第25話 春のバス遠足
翌日になると顔の腫れは良くなっていてどうにか登校できそうだった。
昨日午前と午後で2度も人助けをしたことを知り、父親はすごく喜んでいた。
だけど無茶なしないようにと、しっかり釘を刺されたところだった。
「行ってきます」
いつもどおりの時間に家を出て、学校へ向かう。
空には大きな入道雲が浮かんでいて、まるでひとつの島国みたいにみえる。
その上に見知った顔の人が乗っているような気がして、僕はギョッとして足を止めた。
だけど目をこらしてジッと見てみても、もちろん雲の上に人が乗っているわけがない。
僕はくすっと小さく笑って、視線を前方に戻して再び歩き出したのだった。
☆☆☆
「あれ、まだ誰も来てないのか」
2年B組の教室前方から中にはいると、いつも先に来ている和彰の姿がなかった。
功介も相変わらず来ていなくて、僕は少しさみしい気持ちで1人席についた。
「あ、おはよう」
か細い声が聞こえてきて視線を向けると、ユリちゃんが入ってきたところだった。
「おはよう」
と笑顔をで返すと、ユリちゃんはパッと笑顔になって「よかった、ちゃんと挨拶できて」とつぶやいた。
「なにそれ?」
と聞けば照れたように笑って「真崎くんに挨拶するの、はじめてだから」と言った。
そういえばそうだったかもしれない。
僕はいつでもあの3人組に囲まれていたから、他の生徒たちはまだあかり接点がない。
淳だけはなぜか僕に嫌がらせをしてくるけれど。
「真崎くんってどういう人なのか気になってたんだけど、なかなか話しかけられなくて」
僕はコクンと頷いた。
ユリちゃんは人見知りなのかもしれない。
「僕の父親は転勤族だから、もう何度も転校してるんだ」
「それってすごく大変なことなんじゃない?」
「大変だけど、各地に友達ができるのは楽しいよ?」
僕のスマホには沢山の友人たちの連絡先が入っている。
それはきっと普通の中学生に比べるとかなり多いはずだ。
「へぇ、それって素敵!」
ユリちゃんの目が好奇心に輝く。
だから僕は各地でできた友達とのエピソードを聞かせてあげることにした。
「新潟で出会ったのはよく日焼けした亮太って子で、亮太は川釣りが得意だったんだ。僕も何度も一緒に遊びに行ったんだけど、1度亮太が川に流されたことがあるんだ」
「嘘! 大丈夫だったの?」
「あぁ。だけど僕が咄嗟に飛び込んだことで事態は悪い方に向かって、あやうくふたりとも溺れてしまうところだったんだよ」
「誰が助けてくれたの?」
「川の中州あたりに偶然突き出た岩があって、ふたりともそこに服がひっかかって止まったんだ。

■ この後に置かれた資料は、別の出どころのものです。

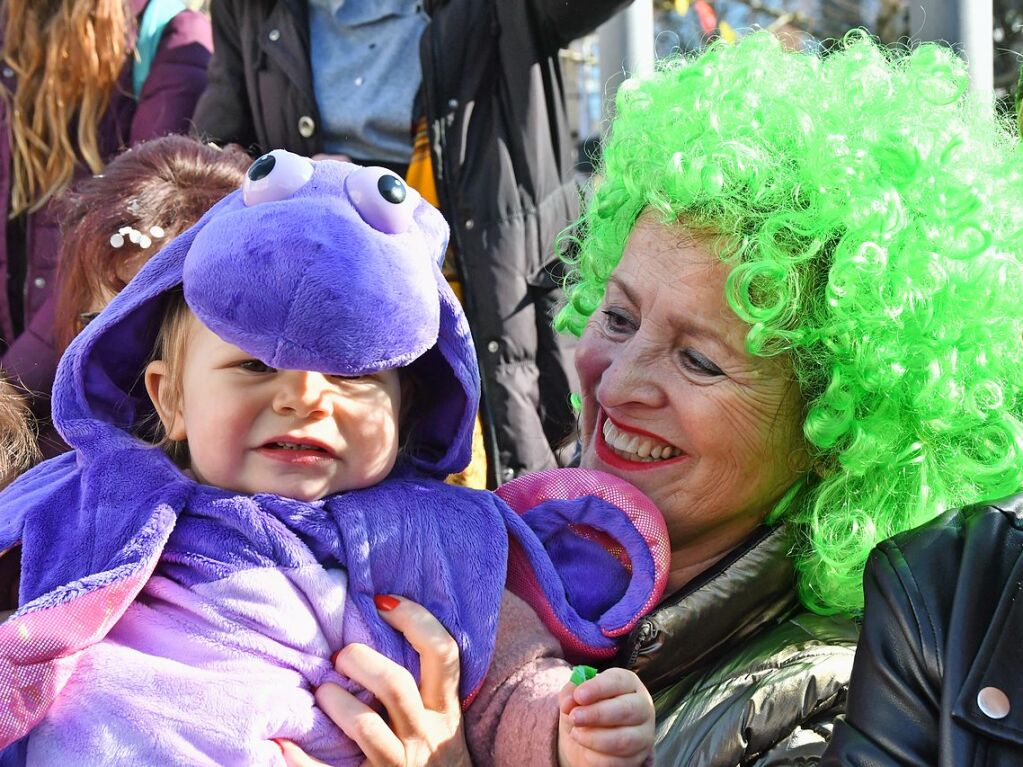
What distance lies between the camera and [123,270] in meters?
2.80

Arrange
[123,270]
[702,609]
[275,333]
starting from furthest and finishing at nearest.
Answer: [123,270], [702,609], [275,333]

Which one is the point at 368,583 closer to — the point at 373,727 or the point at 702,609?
the point at 373,727

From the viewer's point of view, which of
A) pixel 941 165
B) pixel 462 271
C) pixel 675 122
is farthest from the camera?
pixel 462 271

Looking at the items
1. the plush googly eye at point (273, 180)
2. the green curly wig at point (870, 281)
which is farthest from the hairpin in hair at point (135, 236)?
the green curly wig at point (870, 281)

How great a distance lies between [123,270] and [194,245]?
1.04m

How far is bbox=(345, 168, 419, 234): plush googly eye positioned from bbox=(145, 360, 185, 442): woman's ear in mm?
402

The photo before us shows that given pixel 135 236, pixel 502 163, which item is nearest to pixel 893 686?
pixel 135 236

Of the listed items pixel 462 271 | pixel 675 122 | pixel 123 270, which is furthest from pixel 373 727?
pixel 462 271

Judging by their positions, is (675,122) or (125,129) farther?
(125,129)

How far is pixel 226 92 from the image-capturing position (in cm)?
348

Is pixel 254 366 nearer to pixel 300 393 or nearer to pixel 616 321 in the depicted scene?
pixel 300 393

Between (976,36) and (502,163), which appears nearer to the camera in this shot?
(976,36)

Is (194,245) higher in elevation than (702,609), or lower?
higher

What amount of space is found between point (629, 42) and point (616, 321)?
143 cm
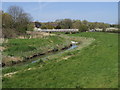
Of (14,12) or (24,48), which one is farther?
(14,12)

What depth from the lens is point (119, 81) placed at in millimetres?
7453

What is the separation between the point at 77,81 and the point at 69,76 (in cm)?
97

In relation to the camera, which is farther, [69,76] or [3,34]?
[3,34]

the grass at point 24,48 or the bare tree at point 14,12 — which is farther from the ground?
the bare tree at point 14,12

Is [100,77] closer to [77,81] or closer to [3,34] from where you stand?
[77,81]

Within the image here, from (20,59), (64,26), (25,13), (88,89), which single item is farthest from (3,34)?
(64,26)

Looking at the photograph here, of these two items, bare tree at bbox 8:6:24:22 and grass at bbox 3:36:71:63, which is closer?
grass at bbox 3:36:71:63

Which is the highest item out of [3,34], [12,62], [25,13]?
[25,13]

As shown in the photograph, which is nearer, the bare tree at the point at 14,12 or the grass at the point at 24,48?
the grass at the point at 24,48

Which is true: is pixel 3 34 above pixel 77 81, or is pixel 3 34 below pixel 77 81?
above

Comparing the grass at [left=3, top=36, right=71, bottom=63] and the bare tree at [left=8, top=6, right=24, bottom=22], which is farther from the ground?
the bare tree at [left=8, top=6, right=24, bottom=22]

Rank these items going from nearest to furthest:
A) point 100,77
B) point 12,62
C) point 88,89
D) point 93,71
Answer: point 88,89, point 100,77, point 93,71, point 12,62

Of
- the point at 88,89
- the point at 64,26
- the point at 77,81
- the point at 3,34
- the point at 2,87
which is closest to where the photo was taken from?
the point at 88,89

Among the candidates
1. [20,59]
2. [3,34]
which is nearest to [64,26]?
[3,34]
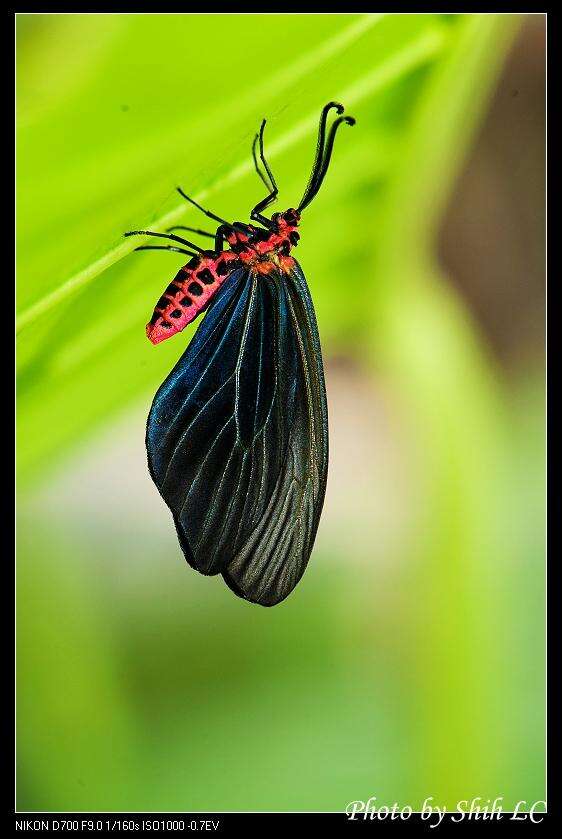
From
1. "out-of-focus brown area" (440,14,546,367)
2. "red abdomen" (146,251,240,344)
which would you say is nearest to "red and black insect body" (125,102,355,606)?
"red abdomen" (146,251,240,344)

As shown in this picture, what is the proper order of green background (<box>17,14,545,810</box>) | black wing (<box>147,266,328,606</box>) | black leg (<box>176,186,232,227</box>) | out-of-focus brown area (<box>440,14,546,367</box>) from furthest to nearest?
out-of-focus brown area (<box>440,14,546,367</box>)
green background (<box>17,14,545,810</box>)
black wing (<box>147,266,328,606</box>)
black leg (<box>176,186,232,227</box>)

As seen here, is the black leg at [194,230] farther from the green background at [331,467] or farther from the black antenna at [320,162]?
the black antenna at [320,162]

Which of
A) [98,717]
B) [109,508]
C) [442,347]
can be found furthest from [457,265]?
[98,717]

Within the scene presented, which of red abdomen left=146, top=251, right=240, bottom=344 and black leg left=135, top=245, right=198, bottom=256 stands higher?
black leg left=135, top=245, right=198, bottom=256

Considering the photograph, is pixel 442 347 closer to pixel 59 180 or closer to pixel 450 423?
pixel 450 423

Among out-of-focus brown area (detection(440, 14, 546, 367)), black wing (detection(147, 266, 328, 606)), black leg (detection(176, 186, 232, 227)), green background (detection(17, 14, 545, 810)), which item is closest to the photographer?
black leg (detection(176, 186, 232, 227))
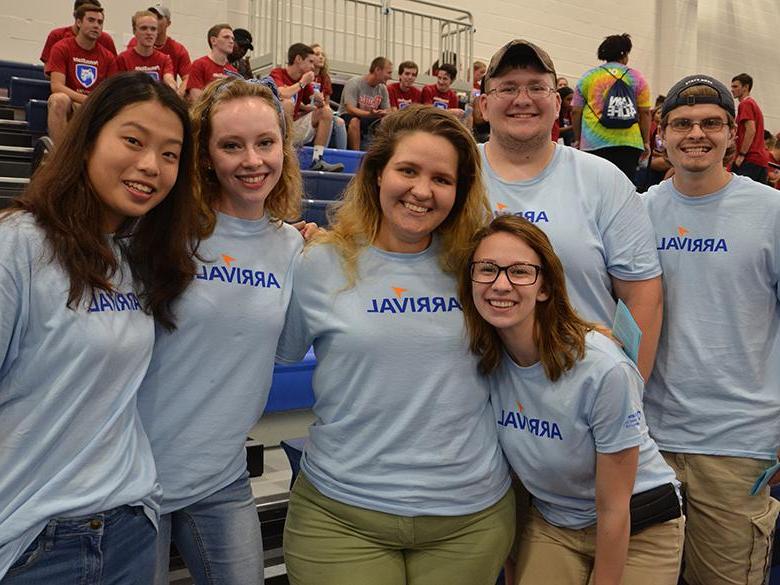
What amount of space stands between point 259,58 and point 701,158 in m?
7.53

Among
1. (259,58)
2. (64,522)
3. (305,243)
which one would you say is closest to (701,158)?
(305,243)

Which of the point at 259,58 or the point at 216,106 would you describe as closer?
the point at 216,106

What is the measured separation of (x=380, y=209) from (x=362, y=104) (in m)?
6.28

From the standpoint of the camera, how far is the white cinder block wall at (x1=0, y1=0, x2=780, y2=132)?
10.0 meters

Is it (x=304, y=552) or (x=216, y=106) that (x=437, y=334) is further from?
(x=216, y=106)

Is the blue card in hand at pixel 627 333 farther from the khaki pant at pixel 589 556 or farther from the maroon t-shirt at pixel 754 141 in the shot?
the maroon t-shirt at pixel 754 141

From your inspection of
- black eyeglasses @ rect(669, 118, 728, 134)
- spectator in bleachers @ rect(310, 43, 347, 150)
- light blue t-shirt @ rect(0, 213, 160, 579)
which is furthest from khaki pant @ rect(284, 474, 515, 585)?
spectator in bleachers @ rect(310, 43, 347, 150)

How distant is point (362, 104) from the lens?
7.66m

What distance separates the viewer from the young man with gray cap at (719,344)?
1.90 m

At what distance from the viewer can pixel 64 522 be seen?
3.76 ft

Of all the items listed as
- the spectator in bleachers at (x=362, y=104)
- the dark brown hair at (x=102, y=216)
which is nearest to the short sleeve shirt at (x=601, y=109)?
the spectator in bleachers at (x=362, y=104)

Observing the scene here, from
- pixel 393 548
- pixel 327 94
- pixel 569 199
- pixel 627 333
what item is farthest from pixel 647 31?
pixel 393 548

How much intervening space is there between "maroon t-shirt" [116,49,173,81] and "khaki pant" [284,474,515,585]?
17.7ft

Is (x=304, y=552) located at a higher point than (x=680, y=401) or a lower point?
lower
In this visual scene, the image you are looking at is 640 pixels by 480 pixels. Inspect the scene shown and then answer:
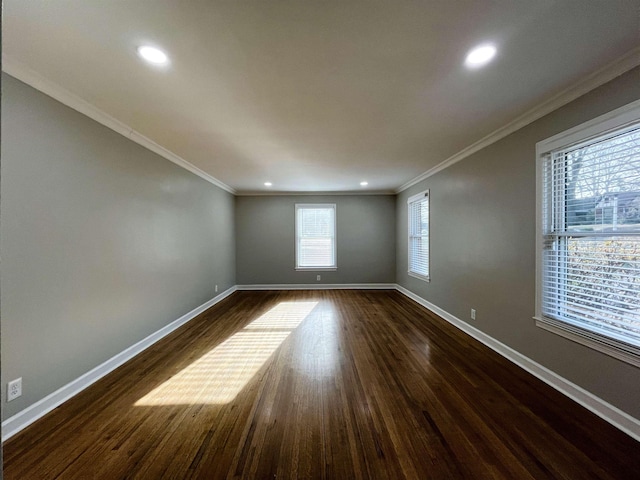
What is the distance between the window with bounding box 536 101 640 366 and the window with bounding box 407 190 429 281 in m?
2.45

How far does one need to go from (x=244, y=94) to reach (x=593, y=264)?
2.95m

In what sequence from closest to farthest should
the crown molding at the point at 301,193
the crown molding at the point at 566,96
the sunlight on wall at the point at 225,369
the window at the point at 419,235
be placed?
the crown molding at the point at 566,96 < the sunlight on wall at the point at 225,369 < the window at the point at 419,235 < the crown molding at the point at 301,193

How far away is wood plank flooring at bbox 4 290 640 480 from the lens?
1854 millimetres

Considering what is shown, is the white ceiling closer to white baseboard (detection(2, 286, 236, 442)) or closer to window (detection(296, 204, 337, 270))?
white baseboard (detection(2, 286, 236, 442))

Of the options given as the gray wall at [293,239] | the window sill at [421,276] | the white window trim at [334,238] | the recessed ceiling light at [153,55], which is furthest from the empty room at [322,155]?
the white window trim at [334,238]

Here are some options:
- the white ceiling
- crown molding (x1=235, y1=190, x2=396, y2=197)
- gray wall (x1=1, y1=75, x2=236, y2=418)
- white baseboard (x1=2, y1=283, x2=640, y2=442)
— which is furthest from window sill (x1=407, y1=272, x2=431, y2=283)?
gray wall (x1=1, y1=75, x2=236, y2=418)

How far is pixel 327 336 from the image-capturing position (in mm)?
3797

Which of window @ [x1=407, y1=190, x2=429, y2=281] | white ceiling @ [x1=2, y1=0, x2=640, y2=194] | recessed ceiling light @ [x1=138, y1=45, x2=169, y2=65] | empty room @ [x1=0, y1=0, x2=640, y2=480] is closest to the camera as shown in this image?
white ceiling @ [x1=2, y1=0, x2=640, y2=194]

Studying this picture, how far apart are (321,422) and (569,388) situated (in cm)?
194

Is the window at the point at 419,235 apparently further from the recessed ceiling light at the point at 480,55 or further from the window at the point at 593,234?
the recessed ceiling light at the point at 480,55

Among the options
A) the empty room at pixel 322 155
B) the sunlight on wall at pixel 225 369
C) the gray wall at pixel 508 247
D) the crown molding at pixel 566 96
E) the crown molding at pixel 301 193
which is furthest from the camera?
the crown molding at pixel 301 193

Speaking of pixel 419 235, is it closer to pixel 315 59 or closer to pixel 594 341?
pixel 594 341

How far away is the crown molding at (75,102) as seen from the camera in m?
2.13

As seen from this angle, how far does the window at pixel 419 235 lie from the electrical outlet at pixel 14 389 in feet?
15.8
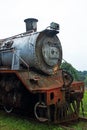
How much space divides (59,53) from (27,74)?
1.82 metres

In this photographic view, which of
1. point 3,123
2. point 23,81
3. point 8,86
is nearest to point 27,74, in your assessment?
point 23,81

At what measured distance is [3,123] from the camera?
990 cm

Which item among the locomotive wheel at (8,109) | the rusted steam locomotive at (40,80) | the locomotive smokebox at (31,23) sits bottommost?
the locomotive wheel at (8,109)

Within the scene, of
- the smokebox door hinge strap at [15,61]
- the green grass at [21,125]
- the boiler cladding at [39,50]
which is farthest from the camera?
the smokebox door hinge strap at [15,61]

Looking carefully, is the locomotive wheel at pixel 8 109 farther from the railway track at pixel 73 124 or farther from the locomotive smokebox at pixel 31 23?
the locomotive smokebox at pixel 31 23

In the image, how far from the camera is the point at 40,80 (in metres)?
10.0

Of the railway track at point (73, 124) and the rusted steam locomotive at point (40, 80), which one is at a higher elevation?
the rusted steam locomotive at point (40, 80)

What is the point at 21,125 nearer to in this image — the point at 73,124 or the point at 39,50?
the point at 73,124

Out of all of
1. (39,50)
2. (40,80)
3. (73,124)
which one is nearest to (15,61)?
(39,50)

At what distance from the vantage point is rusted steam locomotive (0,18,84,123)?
378 inches

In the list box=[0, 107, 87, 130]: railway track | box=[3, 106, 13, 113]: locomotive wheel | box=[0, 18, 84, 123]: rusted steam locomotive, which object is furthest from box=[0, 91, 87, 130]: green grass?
box=[3, 106, 13, 113]: locomotive wheel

それを地元の人が見つけて、助けてくれた」
あのときは親からこっぴどく叱られたんだっけ。
思い出して苦笑いを浮かべる。
そんな亮太とは、今でも週に1度は電話をしている関係だ。
「そんな経験があったのか」
突如後方からそんな声が聞こえてきて僕は驚いて振り向いた
そこに立っていたのは淳だ。
淳はいつもの険しい表情で僕を見ている。
「あ……おはよう淳」
一瞬たじろいだものの、僕は笑顔を浮かべる。
淳の睨みつけて言えるような表情は生まれつきだと、もうわかったからだ。
「おう」
淳は短く返事をして自分の席へと向かったのだった。